Exercise requirements:
Reproduce the listing exactly, with no pictures in your copy.

Records for the task:
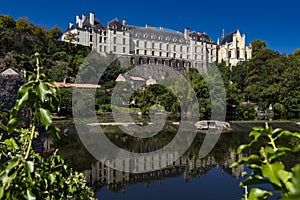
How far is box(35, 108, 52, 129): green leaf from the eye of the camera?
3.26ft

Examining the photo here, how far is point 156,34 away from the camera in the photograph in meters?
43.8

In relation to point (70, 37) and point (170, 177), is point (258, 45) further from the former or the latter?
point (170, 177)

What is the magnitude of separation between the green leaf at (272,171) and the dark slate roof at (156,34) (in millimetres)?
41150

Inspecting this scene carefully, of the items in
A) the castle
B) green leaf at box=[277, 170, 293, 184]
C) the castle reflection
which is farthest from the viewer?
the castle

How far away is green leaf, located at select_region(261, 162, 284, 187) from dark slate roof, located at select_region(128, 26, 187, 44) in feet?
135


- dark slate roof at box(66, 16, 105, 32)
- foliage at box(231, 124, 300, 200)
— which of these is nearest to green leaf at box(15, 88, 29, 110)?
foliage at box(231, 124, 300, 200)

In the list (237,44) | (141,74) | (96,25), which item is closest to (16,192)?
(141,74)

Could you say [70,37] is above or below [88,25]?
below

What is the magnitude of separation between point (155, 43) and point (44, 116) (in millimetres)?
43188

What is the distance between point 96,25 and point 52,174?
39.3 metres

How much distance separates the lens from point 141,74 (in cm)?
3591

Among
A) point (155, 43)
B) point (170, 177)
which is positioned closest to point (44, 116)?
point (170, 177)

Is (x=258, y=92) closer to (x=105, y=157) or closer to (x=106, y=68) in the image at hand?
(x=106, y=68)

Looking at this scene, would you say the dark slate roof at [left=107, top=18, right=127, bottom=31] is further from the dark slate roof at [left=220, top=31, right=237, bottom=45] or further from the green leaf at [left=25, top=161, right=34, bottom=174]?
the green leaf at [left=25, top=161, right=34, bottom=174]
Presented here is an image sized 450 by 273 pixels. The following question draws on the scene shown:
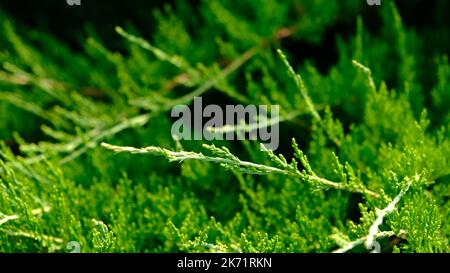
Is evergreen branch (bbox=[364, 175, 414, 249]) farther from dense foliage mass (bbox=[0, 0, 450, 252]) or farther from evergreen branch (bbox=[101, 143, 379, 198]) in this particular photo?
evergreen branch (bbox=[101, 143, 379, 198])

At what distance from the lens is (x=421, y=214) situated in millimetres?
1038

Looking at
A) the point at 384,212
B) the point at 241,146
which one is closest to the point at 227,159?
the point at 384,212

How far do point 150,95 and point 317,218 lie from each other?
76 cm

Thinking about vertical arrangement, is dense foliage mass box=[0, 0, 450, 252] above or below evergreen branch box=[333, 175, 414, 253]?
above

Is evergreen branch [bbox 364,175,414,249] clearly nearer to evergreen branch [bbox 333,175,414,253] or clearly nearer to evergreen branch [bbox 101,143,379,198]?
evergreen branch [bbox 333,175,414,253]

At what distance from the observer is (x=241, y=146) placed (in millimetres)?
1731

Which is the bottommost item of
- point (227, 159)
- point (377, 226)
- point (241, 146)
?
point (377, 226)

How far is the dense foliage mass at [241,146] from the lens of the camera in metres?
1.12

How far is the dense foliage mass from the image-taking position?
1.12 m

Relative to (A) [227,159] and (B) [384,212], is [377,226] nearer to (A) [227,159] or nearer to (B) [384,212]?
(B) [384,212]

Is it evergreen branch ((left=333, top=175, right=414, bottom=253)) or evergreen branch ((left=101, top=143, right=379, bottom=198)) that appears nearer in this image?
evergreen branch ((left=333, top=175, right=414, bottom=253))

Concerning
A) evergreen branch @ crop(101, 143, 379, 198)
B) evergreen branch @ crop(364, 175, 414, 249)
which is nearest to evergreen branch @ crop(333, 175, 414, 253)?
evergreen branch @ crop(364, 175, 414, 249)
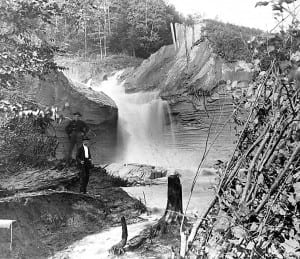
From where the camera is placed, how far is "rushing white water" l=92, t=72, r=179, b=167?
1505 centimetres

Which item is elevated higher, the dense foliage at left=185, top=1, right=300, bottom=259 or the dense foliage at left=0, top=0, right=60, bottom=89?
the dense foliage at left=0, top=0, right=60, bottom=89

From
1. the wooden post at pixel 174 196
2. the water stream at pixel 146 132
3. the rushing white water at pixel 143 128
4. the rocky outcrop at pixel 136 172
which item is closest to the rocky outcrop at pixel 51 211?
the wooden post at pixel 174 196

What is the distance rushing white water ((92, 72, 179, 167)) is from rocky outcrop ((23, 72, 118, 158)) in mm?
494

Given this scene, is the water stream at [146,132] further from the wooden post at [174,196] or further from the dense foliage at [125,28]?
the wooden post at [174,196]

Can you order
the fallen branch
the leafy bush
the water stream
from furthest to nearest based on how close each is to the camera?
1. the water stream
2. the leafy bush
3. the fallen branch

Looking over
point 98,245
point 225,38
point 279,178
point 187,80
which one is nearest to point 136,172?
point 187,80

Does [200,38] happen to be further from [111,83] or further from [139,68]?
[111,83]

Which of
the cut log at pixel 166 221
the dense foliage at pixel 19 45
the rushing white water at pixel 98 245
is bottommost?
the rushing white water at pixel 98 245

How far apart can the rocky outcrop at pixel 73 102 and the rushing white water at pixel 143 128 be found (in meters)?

Problem solution:
How far is box(35, 108, 52, 129): green leaf from the eye of the camera?
3.26ft

Examining the photo here, how far is point 156,34 away from the camera in the photograph in meters?
43.8

In relation to point (70, 37) and point (170, 177), is point (258, 45) further from the former or the latter?
point (170, 177)

What is the magnitude of separation between the green leaf at (272,171) and the dark slate roof at (156,34) (in millimetres)?
41150

Inspecting this scene carefully, of the items in
A) the castle
B) green leaf at box=[277, 170, 293, 184]
C) the castle reflection
which is farthest from the viewer?
the castle

How far away is green leaf, located at select_region(261, 162, 284, 187) from dark slate roof, located at select_region(128, 26, 187, 44) in feet?
135


- dark slate roof at box(66, 16, 105, 32)
- foliage at box(231, 124, 300, 200)
— which of these is nearest to green leaf at box(15, 88, 29, 110)?
foliage at box(231, 124, 300, 200)

In the list (237,44) | (141,74) | (96,25), which item is closest to (16,192)?
(141,74)

Could you say [70,37] is above or below [88,25]?
below

What is the magnitude of separation between point (155, 43) and point (44, 116) (in millimetres)?
43188

What is the distance between point 96,25 and point 52,174?
39.3 metres

How much distance separates the lens from point 141,74 (in cm)?
3591

Among
A) point (155, 43)
B) point (170, 177)
which is positioned closest to point (44, 116)?
point (170, 177)

Is (x=258, y=92) closer to (x=105, y=157) or closer to (x=106, y=68) in the image at hand?
(x=106, y=68)

Looking at this scene, would you say the dark slate roof at [left=107, top=18, right=127, bottom=31] is further from the dark slate roof at [left=220, top=31, right=237, bottom=45] or further from the green leaf at [left=25, top=161, right=34, bottom=174]?
the green leaf at [left=25, top=161, right=34, bottom=174]
Presented here is an image sized 450 by 273 pixels. The following question draws on the scene shown:
Is evergreen branch (bbox=[364, 175, 414, 249]) farther from dense foliage mass (bbox=[0, 0, 450, 252]) or farther from evergreen branch (bbox=[101, 143, 379, 198]) in this particular photo?
evergreen branch (bbox=[101, 143, 379, 198])

At what distance from the lens is (x=421, y=214) situated in millimetres?
1038

Looking at
A) the point at 384,212
B) the point at 241,146
which one is closest to the point at 227,159?
the point at 384,212

How far do point 150,95 and point 317,218 lie from each other?
76 cm

Thinking about vertical arrangement, is dense foliage mass box=[0, 0, 450, 252] above or below evergreen branch box=[333, 175, 414, 253]?
above

Is evergreen branch [bbox 364,175,414,249] clearly nearer to evergreen branch [bbox 333,175,414,253] or clearly nearer to evergreen branch [bbox 101,143,379,198]?
evergreen branch [bbox 333,175,414,253]

At what distance from the observer is (x=241, y=146) placed (in millimetres)?
1731

Which is the bottommost item of
- point (227, 159)
- point (377, 226)
- point (241, 146)
?
point (377, 226)

How far is the dense foliage mass at [241,146] from the lens of the camera in metres?
1.12

How far is the dense foliage mass from the image-taking position?
1.12 m

Relative to (A) [227,159] and (B) [384,212], is [377,226] nearer to (A) [227,159] or nearer to (B) [384,212]?
(B) [384,212]

Is it evergreen branch ((left=333, top=175, right=414, bottom=253)) or evergreen branch ((left=101, top=143, right=379, bottom=198)) that appears nearer in this image?
evergreen branch ((left=333, top=175, right=414, bottom=253))

Concerning
A) evergreen branch @ crop(101, 143, 379, 198)
B) evergreen branch @ crop(364, 175, 414, 249)
which is nearest to evergreen branch @ crop(333, 175, 414, 253)?
evergreen branch @ crop(364, 175, 414, 249)
From where the camera is placed, how far is "rushing white water" l=92, t=72, r=179, b=167?
1505 centimetres

Which item is elevated higher, the dense foliage at left=185, top=1, right=300, bottom=259 or the dense foliage at left=0, top=0, right=60, bottom=89?
the dense foliage at left=0, top=0, right=60, bottom=89

From
1. the wooden post at pixel 174 196
2. the water stream at pixel 146 132
3. the rushing white water at pixel 143 128
4. the rocky outcrop at pixel 136 172
which item is closest to the rocky outcrop at pixel 51 211?
the wooden post at pixel 174 196

What is the distance rushing white water ((92, 72, 179, 167)) is from rocky outcrop ((23, 72, 118, 158)) in mm?
494

Given this scene, is the water stream at [146,132] further from the wooden post at [174,196] or further from the dense foliage at [125,28]?
the wooden post at [174,196]

Can you order
the fallen branch
the leafy bush
the water stream
from furthest to nearest based on how close each is to the camera?
1. the water stream
2. the leafy bush
3. the fallen branch

Looking over
point 98,245
point 225,38
point 279,178
point 187,80
which one is nearest to point 136,172?
point 187,80

Does [200,38] happen to be further from [111,83] or further from [139,68]?
[111,83]

Which of
the cut log at pixel 166 221
the dense foliage at pixel 19 45
the rushing white water at pixel 98 245
is bottommost?
the rushing white water at pixel 98 245

How far apart can the rocky outcrop at pixel 73 102 and the rushing white water at pixel 143 128 be found (in meters)?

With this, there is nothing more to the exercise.